Spatial reasoning records
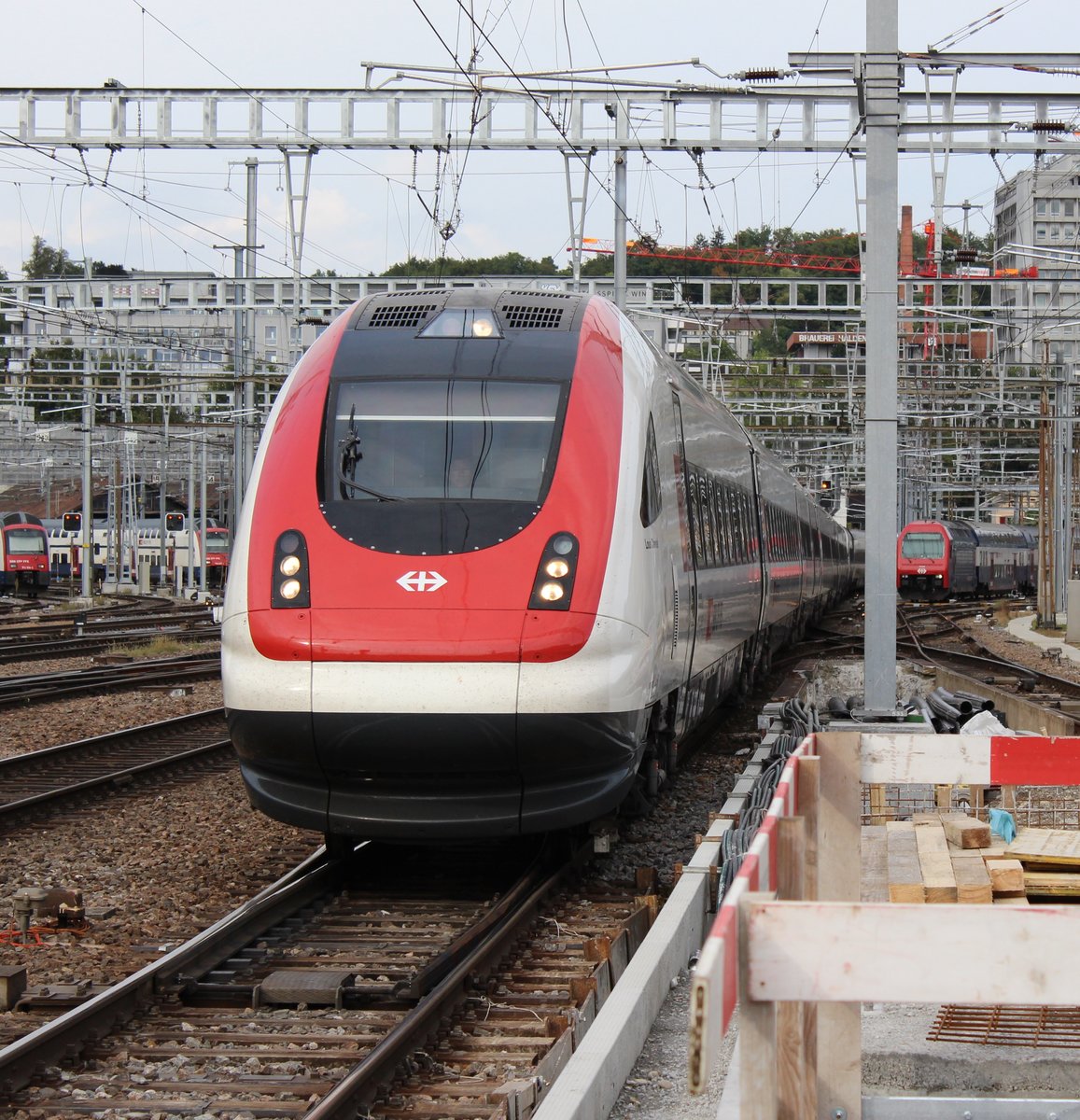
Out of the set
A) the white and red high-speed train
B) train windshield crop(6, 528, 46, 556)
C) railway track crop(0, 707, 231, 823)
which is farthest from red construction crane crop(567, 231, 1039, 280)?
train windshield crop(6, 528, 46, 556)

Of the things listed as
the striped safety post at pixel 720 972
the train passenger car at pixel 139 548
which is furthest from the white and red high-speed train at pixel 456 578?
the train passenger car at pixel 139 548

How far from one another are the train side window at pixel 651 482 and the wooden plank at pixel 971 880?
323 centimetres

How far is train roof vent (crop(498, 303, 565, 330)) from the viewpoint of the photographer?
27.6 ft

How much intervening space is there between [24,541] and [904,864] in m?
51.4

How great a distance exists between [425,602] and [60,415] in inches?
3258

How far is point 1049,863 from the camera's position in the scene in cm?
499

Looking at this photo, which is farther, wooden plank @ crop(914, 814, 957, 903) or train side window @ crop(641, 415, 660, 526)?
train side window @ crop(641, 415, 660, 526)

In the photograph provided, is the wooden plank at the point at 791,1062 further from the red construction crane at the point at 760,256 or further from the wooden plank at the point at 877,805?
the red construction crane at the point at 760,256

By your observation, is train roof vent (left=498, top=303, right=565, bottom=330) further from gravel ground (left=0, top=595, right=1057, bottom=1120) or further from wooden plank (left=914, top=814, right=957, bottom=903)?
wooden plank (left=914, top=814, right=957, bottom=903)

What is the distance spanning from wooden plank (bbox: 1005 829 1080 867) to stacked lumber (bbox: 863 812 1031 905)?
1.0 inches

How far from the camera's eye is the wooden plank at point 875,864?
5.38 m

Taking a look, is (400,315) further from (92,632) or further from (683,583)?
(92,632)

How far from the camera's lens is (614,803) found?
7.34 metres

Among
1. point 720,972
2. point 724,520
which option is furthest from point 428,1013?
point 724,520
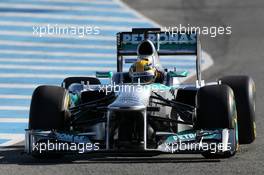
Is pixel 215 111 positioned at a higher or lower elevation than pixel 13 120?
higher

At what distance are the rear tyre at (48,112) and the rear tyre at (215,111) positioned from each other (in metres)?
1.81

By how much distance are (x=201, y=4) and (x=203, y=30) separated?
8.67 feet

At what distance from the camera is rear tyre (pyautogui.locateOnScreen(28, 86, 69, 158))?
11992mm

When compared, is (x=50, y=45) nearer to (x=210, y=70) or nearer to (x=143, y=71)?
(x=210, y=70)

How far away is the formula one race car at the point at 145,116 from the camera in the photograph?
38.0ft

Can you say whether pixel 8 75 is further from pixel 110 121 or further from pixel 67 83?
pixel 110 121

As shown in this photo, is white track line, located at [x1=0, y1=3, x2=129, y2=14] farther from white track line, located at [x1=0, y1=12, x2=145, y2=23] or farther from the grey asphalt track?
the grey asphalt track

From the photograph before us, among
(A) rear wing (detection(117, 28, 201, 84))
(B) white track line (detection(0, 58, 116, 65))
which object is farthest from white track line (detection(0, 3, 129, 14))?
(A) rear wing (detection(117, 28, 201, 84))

- [Your goal]
Format each line of the records above as a JSON list of strings, one string per line. Omit blank lines and leave out the pictures.

- [Task output]
[
  "Out of the set",
  "A) the white and red high-speed train",
  "B) train windshield crop(6, 528, 46, 556)",
  "C) railway track crop(0, 707, 231, 823)",
  "which is farthest from red construction crane crop(567, 231, 1039, 280)?",
  "train windshield crop(6, 528, 46, 556)",
  "Of the things listed as",
  "the striped safety post at pixel 720 972",
  "the train passenger car at pixel 139 548",
  "which is furthest from the white and red high-speed train at pixel 456 578?",
  "the train passenger car at pixel 139 548",
  "How far from one another are the train side window at pixel 651 482 and the wooden plank at pixel 971 880?",
  "323 centimetres",
  "How far is train roof vent (crop(498, 303, 565, 330)) from the viewpoint of the photographer?",
  "27.6 ft",
  "How much intervening space is there between [24,541] and [904,864] in m?",
  "51.4",
  "How great a distance exists between [425,602] and [60,415] in inches?",
  "3258",
  "How far is point 1049,863 from the camera's position in the scene in cm?",
  "499",
  "Looking at this photo, which is farther, wooden plank @ crop(914, 814, 957, 903) or train side window @ crop(641, 415, 660, 526)?",
  "train side window @ crop(641, 415, 660, 526)",
  "In the photograph provided, is the wooden plank at the point at 791,1062 further from the red construction crane at the point at 760,256 or further from the wooden plank at the point at 877,805?",
  "the red construction crane at the point at 760,256",
  "By your observation, is train roof vent (left=498, top=303, right=565, bottom=330) further from gravel ground (left=0, top=595, right=1057, bottom=1120) or further from wooden plank (left=914, top=814, right=957, bottom=903)?",
  "wooden plank (left=914, top=814, right=957, bottom=903)",
  "What is the distance spanning from wooden plank (bbox: 1005 829 1080 867) to stacked lumber (bbox: 863 812 1031 905)?",
  "1.0 inches",
  "How far from the camera's eye is the wooden plank at point 875,864?",
  "5.38 m",
  "Taking a look, is (400,315) further from (92,632) or further from (683,583)?",
  "(92,632)",
  "How far from the camera's lens is (614,803) found?",
  "7.34 metres",
  "Among",
  "1. point 720,972",
  "2. point 724,520",
  "which option is furthest from point 428,1013?",
  "point 724,520",
  "Is pixel 215 111 positioned at a higher or lower elevation than pixel 13 120?",
  "higher",
  "At what distance are the rear tyre at (48,112) and the rear tyre at (215,111) positioned from each other (in metres)?",
  "1.81",
  "By how much distance are (x=201, y=4) and (x=203, y=30) separated?",
  "8.67 feet",
  "At what distance from the camera is rear tyre (pyautogui.locateOnScreen(28, 86, 69, 158))?",
  "11992mm",
  "When compared, is (x=50, y=45) nearer to (x=210, y=70) or nearer to (x=143, y=71)?",
  "(x=210, y=70)",
  "How far away is the formula one race car at the point at 145,116 from the camera in the photograph?",
  "38.0ft",
  "Can you say whether pixel 8 75 is further from pixel 110 121 or further from pixel 67 83?",
  "pixel 110 121",
  "As shown in this photo, is white track line, located at [x1=0, y1=3, x2=129, y2=14] farther from white track line, located at [x1=0, y1=12, x2=145, y2=23] or farther from the grey asphalt track?",
  "the grey asphalt track",
  "From the photograph before us, among",
  "(A) rear wing (detection(117, 28, 201, 84))",
  "(B) white track line (detection(0, 58, 116, 65))",
  "which object is farthest from white track line (detection(0, 3, 129, 14))?",
  "(A) rear wing (detection(117, 28, 201, 84))"
]